(Source data):

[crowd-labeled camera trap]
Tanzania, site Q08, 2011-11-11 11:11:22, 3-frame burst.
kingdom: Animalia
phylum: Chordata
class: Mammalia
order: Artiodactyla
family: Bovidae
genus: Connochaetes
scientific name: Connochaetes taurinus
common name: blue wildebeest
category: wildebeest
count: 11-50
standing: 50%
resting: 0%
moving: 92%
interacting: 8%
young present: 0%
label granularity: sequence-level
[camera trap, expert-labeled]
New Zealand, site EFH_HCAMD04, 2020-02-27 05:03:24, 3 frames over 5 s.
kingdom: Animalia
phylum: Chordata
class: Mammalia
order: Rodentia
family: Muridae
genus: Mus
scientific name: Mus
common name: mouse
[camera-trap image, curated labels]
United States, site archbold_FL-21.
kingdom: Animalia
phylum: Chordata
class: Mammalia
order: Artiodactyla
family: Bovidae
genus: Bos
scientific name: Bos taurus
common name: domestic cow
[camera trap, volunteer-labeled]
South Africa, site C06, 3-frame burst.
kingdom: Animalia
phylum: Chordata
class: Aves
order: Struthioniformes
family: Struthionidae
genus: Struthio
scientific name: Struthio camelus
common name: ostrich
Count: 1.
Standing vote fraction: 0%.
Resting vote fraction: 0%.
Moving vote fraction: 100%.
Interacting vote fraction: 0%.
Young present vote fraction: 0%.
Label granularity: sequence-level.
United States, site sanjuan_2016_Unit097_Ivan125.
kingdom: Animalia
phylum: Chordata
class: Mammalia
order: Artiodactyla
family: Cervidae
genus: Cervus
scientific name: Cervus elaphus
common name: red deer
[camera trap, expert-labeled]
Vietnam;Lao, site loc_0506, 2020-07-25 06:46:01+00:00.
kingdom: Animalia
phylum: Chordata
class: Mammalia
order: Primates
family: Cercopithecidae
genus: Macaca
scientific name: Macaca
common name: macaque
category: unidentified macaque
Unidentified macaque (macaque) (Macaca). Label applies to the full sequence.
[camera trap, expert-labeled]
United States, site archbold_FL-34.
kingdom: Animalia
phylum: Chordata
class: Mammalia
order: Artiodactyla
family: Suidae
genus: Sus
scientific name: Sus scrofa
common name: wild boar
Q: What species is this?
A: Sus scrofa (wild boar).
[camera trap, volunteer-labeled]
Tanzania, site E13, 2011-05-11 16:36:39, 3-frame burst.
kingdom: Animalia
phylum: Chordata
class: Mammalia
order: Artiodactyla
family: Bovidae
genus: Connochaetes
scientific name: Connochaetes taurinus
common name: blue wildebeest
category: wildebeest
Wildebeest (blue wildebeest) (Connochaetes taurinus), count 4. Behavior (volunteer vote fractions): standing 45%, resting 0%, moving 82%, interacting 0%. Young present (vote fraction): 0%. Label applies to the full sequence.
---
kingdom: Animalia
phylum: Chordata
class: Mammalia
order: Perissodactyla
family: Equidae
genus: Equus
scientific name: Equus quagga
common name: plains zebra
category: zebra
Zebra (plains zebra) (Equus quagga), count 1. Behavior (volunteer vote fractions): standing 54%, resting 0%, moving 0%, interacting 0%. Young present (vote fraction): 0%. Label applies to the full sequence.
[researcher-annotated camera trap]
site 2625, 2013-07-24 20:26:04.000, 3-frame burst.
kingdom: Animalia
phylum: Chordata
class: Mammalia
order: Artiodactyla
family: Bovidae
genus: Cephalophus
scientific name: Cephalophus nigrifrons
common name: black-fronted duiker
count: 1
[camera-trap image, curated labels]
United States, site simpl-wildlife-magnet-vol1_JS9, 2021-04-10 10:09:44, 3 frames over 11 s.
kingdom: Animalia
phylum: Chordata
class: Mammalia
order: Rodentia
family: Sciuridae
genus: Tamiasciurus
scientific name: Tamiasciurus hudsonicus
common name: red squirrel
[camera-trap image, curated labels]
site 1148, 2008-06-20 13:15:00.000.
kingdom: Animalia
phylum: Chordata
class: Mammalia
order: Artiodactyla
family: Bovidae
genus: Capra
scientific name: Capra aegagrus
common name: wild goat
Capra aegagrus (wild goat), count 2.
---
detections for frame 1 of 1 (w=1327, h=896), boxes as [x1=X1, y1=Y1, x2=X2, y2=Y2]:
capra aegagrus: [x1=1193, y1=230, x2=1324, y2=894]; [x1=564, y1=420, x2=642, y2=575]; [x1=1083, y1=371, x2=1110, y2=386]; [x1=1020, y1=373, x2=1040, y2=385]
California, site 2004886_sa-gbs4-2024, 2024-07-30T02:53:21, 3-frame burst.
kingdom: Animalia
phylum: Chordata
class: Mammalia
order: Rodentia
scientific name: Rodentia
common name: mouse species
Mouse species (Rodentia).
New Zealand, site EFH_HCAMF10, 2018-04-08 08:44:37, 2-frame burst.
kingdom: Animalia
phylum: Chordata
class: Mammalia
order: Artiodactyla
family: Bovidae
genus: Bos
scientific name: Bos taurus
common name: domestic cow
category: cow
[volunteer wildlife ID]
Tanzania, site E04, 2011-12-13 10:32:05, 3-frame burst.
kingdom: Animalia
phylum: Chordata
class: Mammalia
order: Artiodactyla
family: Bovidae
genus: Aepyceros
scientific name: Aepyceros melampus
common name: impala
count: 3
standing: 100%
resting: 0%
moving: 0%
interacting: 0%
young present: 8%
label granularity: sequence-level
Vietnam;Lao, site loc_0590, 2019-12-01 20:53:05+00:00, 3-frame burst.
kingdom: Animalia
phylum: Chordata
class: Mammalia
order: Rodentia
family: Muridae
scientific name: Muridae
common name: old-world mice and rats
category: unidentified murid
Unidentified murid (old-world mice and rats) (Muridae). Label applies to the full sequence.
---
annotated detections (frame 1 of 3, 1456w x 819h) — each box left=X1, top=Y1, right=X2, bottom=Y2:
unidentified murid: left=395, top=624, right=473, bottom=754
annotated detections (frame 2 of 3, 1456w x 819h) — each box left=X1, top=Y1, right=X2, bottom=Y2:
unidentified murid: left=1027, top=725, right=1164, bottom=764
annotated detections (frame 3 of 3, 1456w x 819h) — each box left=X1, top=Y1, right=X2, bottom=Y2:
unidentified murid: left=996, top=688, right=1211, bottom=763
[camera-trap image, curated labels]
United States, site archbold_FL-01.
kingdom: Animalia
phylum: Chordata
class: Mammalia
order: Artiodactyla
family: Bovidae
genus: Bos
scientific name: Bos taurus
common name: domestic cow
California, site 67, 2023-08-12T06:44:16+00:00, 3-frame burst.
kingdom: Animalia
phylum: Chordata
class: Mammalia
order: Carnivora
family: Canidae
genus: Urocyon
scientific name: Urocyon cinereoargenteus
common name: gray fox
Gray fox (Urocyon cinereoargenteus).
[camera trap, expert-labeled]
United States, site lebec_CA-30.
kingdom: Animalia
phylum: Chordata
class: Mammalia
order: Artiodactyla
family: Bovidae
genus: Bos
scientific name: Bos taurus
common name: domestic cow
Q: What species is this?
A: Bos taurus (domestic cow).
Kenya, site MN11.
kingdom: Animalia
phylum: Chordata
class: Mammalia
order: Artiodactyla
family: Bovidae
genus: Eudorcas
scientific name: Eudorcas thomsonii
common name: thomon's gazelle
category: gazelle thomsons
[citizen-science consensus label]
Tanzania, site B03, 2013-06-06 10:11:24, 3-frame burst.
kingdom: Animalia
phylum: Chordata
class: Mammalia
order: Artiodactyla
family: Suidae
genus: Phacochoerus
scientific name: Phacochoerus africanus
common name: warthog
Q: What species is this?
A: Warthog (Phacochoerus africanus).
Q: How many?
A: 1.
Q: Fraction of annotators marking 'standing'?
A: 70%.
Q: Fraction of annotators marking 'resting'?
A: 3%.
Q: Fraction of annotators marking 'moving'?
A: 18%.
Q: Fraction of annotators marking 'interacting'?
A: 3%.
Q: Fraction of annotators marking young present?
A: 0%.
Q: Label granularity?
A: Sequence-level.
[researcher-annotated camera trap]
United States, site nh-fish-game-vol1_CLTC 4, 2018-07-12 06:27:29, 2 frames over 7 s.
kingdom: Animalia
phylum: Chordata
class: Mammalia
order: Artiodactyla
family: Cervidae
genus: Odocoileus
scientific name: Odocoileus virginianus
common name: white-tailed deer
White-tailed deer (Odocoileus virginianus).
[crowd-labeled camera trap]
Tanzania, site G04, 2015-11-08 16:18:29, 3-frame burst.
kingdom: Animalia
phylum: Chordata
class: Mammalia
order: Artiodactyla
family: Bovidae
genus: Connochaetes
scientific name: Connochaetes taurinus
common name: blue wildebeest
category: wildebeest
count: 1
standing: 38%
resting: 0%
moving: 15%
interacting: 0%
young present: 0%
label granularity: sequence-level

(Problem): Report every line in the listing that holds the word "burst".

(Solved exercise):
Tanzania, site Q08, 2011-11-11 11:11:22, 3-frame burst.
South Africa, site C06, 3-frame burst.
Tanzania, site E13, 2011-05-11 16:36:39, 3-frame burst.
site 2625, 2013-07-24 20:26:04.000, 3-frame burst.
California, site 2004886_sa-gbs4-2024, 2024-07-30T02:53:21, 3-frame burst.
New Zealand, site EFH_HCAMF10, 2018-04-08 08:44:37, 2-frame burst.
Tanzania, site E04, 2011-12-13 10:32:05, 3-frame burst.
Vietnam;Lao, site loc_0590, 2019-12-01 20:53:05+00:00, 3-frame burst.
California, site 67, 2023-08-12T06:44:16+00:00, 3-frame burst.
Tanzania, site B03, 2013-06-06 10:11:24, 3-frame burst.
Tanzania, site G04, 2015-11-08 16:18:29, 3-frame burst.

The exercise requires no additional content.